WORK TO BE COMPLETED: Print each line exactly as it is given.

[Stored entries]
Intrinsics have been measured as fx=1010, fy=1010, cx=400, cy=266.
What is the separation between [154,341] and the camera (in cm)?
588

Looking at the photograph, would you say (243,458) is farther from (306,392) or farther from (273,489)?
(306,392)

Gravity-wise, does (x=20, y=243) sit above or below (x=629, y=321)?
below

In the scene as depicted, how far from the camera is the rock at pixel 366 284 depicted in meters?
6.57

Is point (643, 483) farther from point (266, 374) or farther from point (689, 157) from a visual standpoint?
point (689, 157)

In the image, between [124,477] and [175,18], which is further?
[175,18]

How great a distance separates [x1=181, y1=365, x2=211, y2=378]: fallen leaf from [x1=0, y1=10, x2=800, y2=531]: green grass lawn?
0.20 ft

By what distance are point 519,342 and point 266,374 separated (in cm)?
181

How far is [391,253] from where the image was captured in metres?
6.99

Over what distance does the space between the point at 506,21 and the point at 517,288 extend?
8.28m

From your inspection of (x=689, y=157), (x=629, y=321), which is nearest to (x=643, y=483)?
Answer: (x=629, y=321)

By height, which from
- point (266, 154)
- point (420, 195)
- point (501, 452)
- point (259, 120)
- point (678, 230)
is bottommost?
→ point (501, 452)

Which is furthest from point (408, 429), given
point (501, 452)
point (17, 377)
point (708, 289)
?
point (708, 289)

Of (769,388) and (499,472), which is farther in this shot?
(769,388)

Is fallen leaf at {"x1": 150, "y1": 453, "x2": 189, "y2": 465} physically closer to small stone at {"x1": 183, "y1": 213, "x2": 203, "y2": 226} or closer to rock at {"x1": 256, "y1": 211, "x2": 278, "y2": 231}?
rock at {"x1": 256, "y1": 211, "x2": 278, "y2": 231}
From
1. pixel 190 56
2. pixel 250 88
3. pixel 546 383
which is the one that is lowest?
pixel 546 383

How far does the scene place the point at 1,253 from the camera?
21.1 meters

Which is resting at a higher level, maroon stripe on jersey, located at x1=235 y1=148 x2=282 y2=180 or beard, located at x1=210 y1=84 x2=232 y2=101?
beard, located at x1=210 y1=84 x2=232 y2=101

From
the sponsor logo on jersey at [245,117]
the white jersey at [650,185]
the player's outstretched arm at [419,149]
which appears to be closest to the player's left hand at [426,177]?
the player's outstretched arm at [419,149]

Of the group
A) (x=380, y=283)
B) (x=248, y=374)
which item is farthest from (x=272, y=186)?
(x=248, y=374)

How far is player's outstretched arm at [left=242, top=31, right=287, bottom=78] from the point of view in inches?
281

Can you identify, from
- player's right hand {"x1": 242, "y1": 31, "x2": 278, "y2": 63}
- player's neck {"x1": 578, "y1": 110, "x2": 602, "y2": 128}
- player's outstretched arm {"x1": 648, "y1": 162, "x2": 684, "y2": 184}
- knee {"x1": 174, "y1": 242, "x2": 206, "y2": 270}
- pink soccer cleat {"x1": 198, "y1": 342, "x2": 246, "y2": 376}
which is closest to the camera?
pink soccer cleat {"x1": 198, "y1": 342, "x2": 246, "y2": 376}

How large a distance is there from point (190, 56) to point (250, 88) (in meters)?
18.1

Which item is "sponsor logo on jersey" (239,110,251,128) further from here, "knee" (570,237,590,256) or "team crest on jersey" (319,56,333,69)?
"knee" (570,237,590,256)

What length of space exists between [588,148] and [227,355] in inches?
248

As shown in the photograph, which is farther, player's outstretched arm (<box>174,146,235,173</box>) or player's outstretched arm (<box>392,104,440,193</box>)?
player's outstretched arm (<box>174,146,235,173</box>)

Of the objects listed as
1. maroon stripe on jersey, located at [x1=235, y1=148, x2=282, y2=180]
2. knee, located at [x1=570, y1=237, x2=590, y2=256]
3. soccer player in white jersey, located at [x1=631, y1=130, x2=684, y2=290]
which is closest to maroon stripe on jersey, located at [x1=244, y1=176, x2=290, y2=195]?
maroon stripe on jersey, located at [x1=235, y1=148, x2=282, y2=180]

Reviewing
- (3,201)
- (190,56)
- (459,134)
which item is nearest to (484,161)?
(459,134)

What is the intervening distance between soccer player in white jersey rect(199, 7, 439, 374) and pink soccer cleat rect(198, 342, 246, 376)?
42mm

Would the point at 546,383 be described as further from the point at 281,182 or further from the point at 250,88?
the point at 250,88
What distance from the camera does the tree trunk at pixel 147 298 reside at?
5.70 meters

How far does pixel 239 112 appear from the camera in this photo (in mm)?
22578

RESULT OF THIS TASK:
Intrinsics have been measured as fx=1010, fy=1010, cx=400, cy=266.
What is the separation between [154,341] and the camera (in cm)?
588

Looking at the photograph, would you say (243,458) is farther from (306,392) or farther from (273,489)?
(306,392)

Gravity-wise, does (x=20, y=243) sit above or below (x=629, y=321)?
below

In the scene as depicted, how far from the camera is the rock at pixel 366 284 depicted in meters?
6.57

Is point (643, 483) farther from point (266, 374) or farther from point (689, 157) from a visual standpoint?
point (689, 157)

In the image, between [124,477] and [175,18], which is further?
[175,18]

How great a distance separates [x1=181, y1=365, x2=211, y2=378]: fallen leaf from [x1=0, y1=10, x2=800, y2=531]: green grass lawn?
0.20 ft

By what distance are point 519,342 and point 266,374 separated (in cm)?
181

How far is [391,253] from where the image was captured in metres?
6.99

Over what distance does the space between the point at 506,21 and the point at 517,288 extend?
8.28m

From your inspection of (x=689, y=157), (x=629, y=321), which is nearest to (x=643, y=483)?
Answer: (x=629, y=321)

By height, which from
- point (266, 154)
- point (420, 195)
- point (501, 452)
- point (259, 120)
- point (678, 230)
is bottommost?
→ point (501, 452)

Which is furthest from point (408, 429), given
point (501, 452)
point (17, 377)
point (708, 289)
?
point (708, 289)

Of (769,388) and (499,472), which is farther in this shot?
(769,388)

Is fallen leaf at {"x1": 150, "y1": 453, "x2": 189, "y2": 465} physically closer to small stone at {"x1": 183, "y1": 213, "x2": 203, "y2": 226} or closer to rock at {"x1": 256, "y1": 211, "x2": 278, "y2": 231}?
rock at {"x1": 256, "y1": 211, "x2": 278, "y2": 231}
From
1. pixel 190 56
2. pixel 250 88
3. pixel 546 383
which is the one that is lowest?
pixel 546 383

How far does the scene place the point at 1,253 from the camera?
21.1 meters

Which is resting at a higher level, maroon stripe on jersey, located at x1=235 y1=148 x2=282 y2=180 or beard, located at x1=210 y1=84 x2=232 y2=101?
beard, located at x1=210 y1=84 x2=232 y2=101

From
the sponsor logo on jersey at [245,117]
the white jersey at [650,185]
the player's outstretched arm at [419,149]
which appears to be closest to the player's left hand at [426,177]?
the player's outstretched arm at [419,149]

Of the group
A) (x=380, y=283)
B) (x=248, y=374)
which item is farthest from (x=272, y=186)?
(x=248, y=374)

How far is player's outstretched arm at [left=242, top=31, right=287, bottom=78] from the point of view in inches?
281

Can you identify, from
- player's right hand {"x1": 242, "y1": 31, "x2": 278, "y2": 63}
- player's neck {"x1": 578, "y1": 110, "x2": 602, "y2": 128}
- player's outstretched arm {"x1": 648, "y1": 162, "x2": 684, "y2": 184}
- knee {"x1": 174, "y1": 242, "x2": 206, "y2": 270}
- pink soccer cleat {"x1": 198, "y1": 342, "x2": 246, "y2": 376}
which is closest to the camera?
pink soccer cleat {"x1": 198, "y1": 342, "x2": 246, "y2": 376}

How large a distance is there from point (190, 56) to point (250, 88) (in meters)?
18.1

Which item is "sponsor logo on jersey" (239,110,251,128) further from here, "knee" (570,237,590,256) or "team crest on jersey" (319,56,333,69)?
"knee" (570,237,590,256)

What length of space exists between [588,148] and [227,355] in inches?
248

As shown in the photograph, which is farther, player's outstretched arm (<box>174,146,235,173</box>) or player's outstretched arm (<box>392,104,440,193</box>)?
player's outstretched arm (<box>174,146,235,173</box>)

Of the objects listed as
1. maroon stripe on jersey, located at [x1=235, y1=148, x2=282, y2=180]
2. knee, located at [x1=570, y1=237, x2=590, y2=256]
3. soccer player in white jersey, located at [x1=631, y1=130, x2=684, y2=290]
which is closest to maroon stripe on jersey, located at [x1=244, y1=176, x2=290, y2=195]?
maroon stripe on jersey, located at [x1=235, y1=148, x2=282, y2=180]

Reviewing
- (3,201)
- (190,56)
- (459,134)
which item is nearest to (484,161)?
(459,134)

What is the intervening distance between soccer player in white jersey rect(199, 7, 439, 374) and pink soccer cleat rect(198, 342, 246, 376)?
42mm

Would the point at 546,383 be described as further from the point at 281,182 or further from the point at 250,88?
the point at 250,88
What distance from the camera does the tree trunk at pixel 147 298 reside at?
5.70 meters

How far does pixel 239 112 appear from the camera in this photo (in mm)?
22578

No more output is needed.